Türkischer Einmarsch in Nordsyrien: Schlüsselstadt Manbidsch
Die türkischen Truppen in Nordsyrien rücken auf die Stadt Manbidsch vor. Da aber stehen neben der kurdischen YPG auch syrische Regierungstruppen.
Istanbul taz | „Wir marschieren nach Manbidsch!“ „Unsere nächste Aufgabe ist Manbidsch!“ Die Schlagzeilen der türkischen Tageszeitungen von Dienstag lassen keinen Zweifel, was auf dem syrischen Kriegsschauplatz bevorsteht. Auf Befehl von Präsident Recep Tayyip Erdoğan bereitet sich die türkische Armee auf die Eroberung der Stadt Manbidsch vor. Das Problem: Dort sitzt nicht nur die kurdische YPG-Miliz, sondern seit Montagnacht auch Truppen des syrischen Diktators Assad.
Am Sonntag war es überraschend zu einer Vereinbarung zwischen den syrischen Kurden und dem Assad-Regime gekommen. Die Kurden baten die Regierungstruppen, nach Nordsyrien zurückzukehren, um gemeinsam „die türkische Aggression“ abzuwehren. Jetzt rücken an verschiedenen Stellen der Front syrische Regimetruppen ein. Besonders eilig hatten sie es offenbar in Manbidsch. Kaum war der letzte US-Soldat abgezogen, übergaben die YPG-Milizen nach Angaben aus Damaskus die Stadt bereits an Regierungstruppen.
Kein Wunder, denn Manbidsch hat sowohl für Erdoğan als auch für Assad eine strategische Schlüsselstellung. Mehr als drei Jahre lang bildete das überwiegend arabisch besiedelte Manbidsch für die kurdischen YPG-Milizen einen Brückenkopf westlich vom Euphrat, von wo sie weiter bis zum westlichen kurdischen Kanton Afrin vorstoßen wollten.

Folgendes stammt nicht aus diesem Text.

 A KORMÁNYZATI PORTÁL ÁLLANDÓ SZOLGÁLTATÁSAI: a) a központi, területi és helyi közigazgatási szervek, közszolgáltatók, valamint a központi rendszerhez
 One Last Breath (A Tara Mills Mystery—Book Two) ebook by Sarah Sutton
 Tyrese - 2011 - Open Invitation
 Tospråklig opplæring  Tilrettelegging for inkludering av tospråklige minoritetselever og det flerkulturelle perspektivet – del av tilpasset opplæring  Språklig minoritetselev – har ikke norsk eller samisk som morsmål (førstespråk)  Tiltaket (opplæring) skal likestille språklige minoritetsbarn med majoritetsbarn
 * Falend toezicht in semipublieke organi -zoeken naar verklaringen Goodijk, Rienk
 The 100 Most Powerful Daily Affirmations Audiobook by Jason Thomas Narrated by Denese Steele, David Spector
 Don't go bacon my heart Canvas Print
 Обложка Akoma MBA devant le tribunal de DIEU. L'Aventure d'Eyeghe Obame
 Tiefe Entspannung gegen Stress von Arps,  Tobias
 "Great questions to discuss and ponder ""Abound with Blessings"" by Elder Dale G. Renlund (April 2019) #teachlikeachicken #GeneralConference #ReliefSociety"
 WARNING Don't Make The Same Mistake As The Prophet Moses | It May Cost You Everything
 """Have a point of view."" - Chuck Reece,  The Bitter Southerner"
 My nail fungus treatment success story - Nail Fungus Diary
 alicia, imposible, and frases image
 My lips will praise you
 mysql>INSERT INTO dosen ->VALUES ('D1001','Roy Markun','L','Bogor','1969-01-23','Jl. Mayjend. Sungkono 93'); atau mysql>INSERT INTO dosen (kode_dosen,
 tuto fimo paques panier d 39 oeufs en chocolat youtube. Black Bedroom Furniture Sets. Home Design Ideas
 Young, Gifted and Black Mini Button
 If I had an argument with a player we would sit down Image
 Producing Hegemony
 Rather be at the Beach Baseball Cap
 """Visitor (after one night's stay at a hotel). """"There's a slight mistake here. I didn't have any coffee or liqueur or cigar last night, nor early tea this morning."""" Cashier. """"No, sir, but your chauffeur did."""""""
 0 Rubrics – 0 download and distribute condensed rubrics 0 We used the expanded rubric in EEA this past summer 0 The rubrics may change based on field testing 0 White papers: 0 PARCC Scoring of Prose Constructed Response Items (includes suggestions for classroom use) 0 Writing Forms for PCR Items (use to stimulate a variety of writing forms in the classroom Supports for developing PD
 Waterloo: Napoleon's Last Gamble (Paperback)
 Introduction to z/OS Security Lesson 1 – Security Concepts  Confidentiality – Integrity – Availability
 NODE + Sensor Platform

Vergeblich hatte Erdoğan deshalb die USA aufgefordert, die YPG aus Manbidsch zurückzuziehen. Als die Türkei im August 2016 mit der Operation „Schild des Euphrat“ zum ersten Mal in Syrien einmarschierte, war das Ziel eigentlich schon Manbidsch. Doch die Präsenz der US-Truppen führte dazu, dass Erdoğan seine Soldaten 20 Kilometer vor der Stadt stoppen ließ. Stattdessen besetzte dann die türkische Armee im Januar 2018 auch den kurdischen Kanton Afrin.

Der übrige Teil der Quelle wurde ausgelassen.